#! /usr/local/bin/python2.3
### Train spambayes on messages in an MH mailbox, with spam identified
### by identical copies in other designated MH mailboxes.
###
### Run this from a cron job on your server.
"""Usage: %(program)s [OPTIONS] ...
Where OPTIONS is one or more of:
-h
show usage and exit
-d DBNAME
use the DBM store. A DBM file is larger than the pickle and
creating it is slower, but loading it is much faster,
especially for large word databases. Recommended for use with
hammiefilter or any procmail-based filter.
-D DBNAME
use the pickle store. A pickle is smaller and faster to create,
but much slower to load.

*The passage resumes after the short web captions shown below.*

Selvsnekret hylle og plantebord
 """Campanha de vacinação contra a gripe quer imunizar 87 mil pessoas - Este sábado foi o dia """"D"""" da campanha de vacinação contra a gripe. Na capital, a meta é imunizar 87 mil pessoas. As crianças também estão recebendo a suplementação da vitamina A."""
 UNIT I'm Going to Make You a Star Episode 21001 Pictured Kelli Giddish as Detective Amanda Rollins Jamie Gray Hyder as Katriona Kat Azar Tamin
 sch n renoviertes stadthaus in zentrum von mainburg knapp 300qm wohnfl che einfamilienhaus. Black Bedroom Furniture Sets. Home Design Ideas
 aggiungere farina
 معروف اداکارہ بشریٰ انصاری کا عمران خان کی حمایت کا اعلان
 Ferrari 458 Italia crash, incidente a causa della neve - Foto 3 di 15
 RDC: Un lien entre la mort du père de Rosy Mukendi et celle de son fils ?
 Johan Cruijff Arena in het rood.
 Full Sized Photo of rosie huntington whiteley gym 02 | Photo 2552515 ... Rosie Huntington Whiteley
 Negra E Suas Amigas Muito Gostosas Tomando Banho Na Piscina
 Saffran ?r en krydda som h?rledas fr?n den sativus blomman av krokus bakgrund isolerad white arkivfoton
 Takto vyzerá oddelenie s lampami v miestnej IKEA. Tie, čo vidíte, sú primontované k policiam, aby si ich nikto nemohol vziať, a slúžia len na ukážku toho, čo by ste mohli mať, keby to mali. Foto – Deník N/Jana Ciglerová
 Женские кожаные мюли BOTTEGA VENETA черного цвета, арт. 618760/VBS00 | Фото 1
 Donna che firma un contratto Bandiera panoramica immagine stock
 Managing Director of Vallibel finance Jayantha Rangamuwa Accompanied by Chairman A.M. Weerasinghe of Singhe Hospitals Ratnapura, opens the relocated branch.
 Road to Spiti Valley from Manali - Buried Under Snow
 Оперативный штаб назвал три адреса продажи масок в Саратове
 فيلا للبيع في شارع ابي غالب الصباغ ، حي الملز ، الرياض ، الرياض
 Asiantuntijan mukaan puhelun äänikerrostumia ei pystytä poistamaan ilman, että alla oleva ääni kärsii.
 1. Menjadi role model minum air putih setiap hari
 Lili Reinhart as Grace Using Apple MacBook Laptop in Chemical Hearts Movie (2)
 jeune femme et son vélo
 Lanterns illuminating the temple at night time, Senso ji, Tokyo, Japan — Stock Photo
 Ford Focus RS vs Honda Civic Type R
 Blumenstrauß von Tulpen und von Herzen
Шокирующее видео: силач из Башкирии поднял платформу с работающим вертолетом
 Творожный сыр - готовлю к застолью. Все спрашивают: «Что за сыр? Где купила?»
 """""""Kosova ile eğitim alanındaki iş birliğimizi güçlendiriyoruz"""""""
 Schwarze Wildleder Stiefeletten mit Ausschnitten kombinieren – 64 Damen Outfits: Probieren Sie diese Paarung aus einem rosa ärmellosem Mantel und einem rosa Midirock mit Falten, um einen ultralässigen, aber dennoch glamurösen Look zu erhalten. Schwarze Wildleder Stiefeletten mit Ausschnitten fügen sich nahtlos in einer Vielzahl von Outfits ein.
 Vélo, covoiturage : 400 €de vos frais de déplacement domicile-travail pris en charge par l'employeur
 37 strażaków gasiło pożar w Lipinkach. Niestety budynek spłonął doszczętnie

Recommended for use with pop3proxy and
hammiesrv.
-e PATH
directory of all messages (both ham and spam).
-s PATH
directory of known spam messages to train on. These should be
duplicates of messages in the everything folder. Can be
specified more than once.
-f
force training, ignoring the trained header. Use this if you
need to rebuild your database from scratch.
-q
quiet mode; no output
"""
import mboxutils
import getopt
import hammie
import sys
import os
import re
import time
import filecmp
program = sys.argv[0]
loud = True
day = 24 * 60 * 60
# The following are in days
expire = 4 * 30
grouping = 2
def usage(code, msg=''):
"""Print usage message and sys.exit(code)."""
if msg:
print >> sys.stderr, msg
print >> sys.stderr
print >> sys.stderr, __doc__ % globals()
sys.exit(code)
def row(value, spamday, hamday, unsureday):
line = "%5d|" % value
for j in range(((expire) // grouping) - 1, -1, -1):
spamv = 0
hamv = 0
unsurev = 0
for k in range(j * grouping, (j + 1) * grouping):
try:
spamv += spamday[k]
hamv += hamday[k]
unsurev += unsureday[k]
except:
pass
spamv = spamv // grouping
hamv = hamv // grouping
unsurev = unsurev // grouping
# print "%d: %ds %dh %du" % (j, spamv, hamv, unsurev)
count = 0
char = ' '
if spamv >= value:
count += 1
char = 's'
if hamv >= value:
count += 1
if (char == ' ' or hamv < spamv):
char = 'h'
if unsurev >= value:
count += 1
if (char == ' ' or
(char == 's' and unsurev < spamv) or
(char == 'h' and unsurev < hamv)):
char = 'u'
if count > 1:
char = char.upper()
line += char
return line
def legend():
line = " " * 60
now = time.mktime(time.strptime(time.strftime("%d %b %Y"), "%d %b %Y"))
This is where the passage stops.